What is required: Retype the part of the forum post on equality that begins at the words "MichelleofzeResistance · 27/08/2020" and stops after the words "longer deserves equality.".

** Opening Excerpted passage block **

MichelleofzeResistance · 27/08/2020 13:00

equality is only for the little people, 'the most oppressed', ergo any group that is no longer in the category 'most oppressed' no longer deserves equality.

Which is not actually a belief in 'equality' as a value at all. Merely a belief that you patronise and philanthropise your most currently fashionable and preferred group of 'others', and you have your 'in' people who you espouse as mattering, and your 'out' people who you have no interest in. Bad things, inequality, injustice, oppression happening to your 'out' people.... meh. Or you may even be actively in favour of bad things and oppression and societal punishment of them. Because, fun. It's nice to let loose your inner witch burner, get to be really nasty while still feeling virtuous and enjoying being part of the in crowd. And of course that means your 'in' people whom you enjoy patronising (which involves looking down on them, not seeing them as any kind of equal but a noble 'cause') may change with your views and the weather.

** Closing Excerpted passage block **
** Opening Information block **

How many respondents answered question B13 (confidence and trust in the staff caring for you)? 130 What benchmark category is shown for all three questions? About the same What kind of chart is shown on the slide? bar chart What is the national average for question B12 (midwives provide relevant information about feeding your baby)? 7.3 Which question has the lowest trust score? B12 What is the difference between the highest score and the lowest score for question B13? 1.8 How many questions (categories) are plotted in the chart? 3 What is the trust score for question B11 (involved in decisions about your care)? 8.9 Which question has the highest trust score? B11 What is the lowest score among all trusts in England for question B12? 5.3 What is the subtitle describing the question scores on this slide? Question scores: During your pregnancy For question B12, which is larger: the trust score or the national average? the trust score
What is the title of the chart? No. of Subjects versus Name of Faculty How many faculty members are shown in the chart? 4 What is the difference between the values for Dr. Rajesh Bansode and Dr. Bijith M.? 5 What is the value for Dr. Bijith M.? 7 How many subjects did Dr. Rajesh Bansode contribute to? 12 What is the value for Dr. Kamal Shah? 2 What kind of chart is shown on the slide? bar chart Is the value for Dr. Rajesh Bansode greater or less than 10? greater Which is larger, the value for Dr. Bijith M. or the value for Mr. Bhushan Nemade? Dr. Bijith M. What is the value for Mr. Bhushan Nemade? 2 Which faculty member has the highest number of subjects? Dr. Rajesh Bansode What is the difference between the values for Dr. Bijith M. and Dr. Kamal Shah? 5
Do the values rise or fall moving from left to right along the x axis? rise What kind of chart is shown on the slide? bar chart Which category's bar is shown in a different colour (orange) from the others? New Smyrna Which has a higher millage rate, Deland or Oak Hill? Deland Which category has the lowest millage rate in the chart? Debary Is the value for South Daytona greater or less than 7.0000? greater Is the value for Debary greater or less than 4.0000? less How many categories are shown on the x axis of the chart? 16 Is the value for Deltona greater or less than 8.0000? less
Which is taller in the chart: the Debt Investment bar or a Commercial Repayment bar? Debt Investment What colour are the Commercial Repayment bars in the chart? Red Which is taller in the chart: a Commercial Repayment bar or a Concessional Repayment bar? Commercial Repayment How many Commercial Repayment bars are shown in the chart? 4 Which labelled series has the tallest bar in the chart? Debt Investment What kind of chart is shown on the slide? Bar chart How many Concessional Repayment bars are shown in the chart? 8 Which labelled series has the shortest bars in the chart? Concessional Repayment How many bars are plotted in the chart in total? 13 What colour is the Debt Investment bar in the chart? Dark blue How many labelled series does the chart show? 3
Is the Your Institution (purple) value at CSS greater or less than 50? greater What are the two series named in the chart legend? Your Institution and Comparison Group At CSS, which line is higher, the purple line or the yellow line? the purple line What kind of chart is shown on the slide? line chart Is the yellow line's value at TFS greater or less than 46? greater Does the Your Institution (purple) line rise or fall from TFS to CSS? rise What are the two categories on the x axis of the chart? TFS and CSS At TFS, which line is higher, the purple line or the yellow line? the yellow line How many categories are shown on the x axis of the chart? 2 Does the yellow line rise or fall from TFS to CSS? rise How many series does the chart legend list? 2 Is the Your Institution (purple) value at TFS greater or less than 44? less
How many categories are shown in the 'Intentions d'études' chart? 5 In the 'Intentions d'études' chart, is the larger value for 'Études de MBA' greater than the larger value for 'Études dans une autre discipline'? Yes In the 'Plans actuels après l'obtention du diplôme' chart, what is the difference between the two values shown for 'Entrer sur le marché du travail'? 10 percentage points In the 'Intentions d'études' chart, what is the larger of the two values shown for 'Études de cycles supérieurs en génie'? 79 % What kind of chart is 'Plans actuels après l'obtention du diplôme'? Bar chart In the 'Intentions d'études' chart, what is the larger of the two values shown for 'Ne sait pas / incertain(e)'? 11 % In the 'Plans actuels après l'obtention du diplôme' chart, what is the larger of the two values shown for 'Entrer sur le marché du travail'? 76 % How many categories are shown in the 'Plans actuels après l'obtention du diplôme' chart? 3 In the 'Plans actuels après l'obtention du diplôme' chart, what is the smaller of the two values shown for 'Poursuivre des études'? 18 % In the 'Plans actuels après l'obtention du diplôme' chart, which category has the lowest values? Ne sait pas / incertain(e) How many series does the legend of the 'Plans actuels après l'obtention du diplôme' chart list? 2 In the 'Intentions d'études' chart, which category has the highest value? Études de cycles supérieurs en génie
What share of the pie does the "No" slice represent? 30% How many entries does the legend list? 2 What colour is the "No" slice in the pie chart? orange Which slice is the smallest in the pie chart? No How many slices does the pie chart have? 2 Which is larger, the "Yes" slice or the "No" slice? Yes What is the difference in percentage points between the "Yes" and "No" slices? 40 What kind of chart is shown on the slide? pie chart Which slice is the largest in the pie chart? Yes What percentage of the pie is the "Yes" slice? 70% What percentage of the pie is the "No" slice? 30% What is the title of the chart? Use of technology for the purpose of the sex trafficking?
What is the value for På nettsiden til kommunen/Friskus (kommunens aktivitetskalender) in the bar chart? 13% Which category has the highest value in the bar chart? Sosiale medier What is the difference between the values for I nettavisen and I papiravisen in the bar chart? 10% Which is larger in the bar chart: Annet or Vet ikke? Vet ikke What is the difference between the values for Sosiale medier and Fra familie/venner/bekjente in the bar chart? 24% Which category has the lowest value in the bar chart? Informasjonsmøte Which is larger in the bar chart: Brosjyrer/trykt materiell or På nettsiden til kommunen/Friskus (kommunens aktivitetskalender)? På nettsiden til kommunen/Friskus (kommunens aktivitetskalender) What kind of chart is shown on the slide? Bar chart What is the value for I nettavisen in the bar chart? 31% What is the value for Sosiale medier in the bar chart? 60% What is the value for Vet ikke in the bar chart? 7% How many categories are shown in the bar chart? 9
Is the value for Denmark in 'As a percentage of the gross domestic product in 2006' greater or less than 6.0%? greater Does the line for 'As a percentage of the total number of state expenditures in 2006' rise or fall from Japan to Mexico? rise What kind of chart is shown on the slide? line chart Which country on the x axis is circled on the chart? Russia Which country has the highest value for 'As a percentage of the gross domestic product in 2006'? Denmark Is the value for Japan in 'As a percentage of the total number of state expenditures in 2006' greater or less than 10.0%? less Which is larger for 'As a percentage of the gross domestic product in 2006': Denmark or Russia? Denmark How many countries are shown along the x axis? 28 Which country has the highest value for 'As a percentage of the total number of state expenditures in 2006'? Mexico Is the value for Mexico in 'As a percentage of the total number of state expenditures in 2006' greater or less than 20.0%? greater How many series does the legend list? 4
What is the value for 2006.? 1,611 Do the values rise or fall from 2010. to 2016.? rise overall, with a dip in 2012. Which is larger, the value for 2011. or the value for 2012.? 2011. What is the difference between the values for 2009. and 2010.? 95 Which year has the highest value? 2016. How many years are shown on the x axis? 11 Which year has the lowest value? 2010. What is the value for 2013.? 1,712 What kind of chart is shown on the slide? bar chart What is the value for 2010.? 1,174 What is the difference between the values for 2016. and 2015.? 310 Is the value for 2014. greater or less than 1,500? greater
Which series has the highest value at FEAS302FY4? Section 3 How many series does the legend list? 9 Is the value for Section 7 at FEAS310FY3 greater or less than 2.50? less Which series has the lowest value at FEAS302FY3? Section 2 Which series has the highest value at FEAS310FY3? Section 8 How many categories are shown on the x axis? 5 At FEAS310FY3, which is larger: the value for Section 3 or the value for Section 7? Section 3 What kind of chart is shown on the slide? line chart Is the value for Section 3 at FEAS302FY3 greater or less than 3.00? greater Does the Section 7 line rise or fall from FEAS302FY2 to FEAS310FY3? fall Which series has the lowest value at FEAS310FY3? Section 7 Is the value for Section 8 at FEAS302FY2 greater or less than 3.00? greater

** Closing Information block **

Solved problem:
MichelleofzeResistance · 27/08/2020 13:00

equality is only for the little people, 'the most oppressed', ergo any group that is no longer in the category 'most oppressed' no longer deserves equality.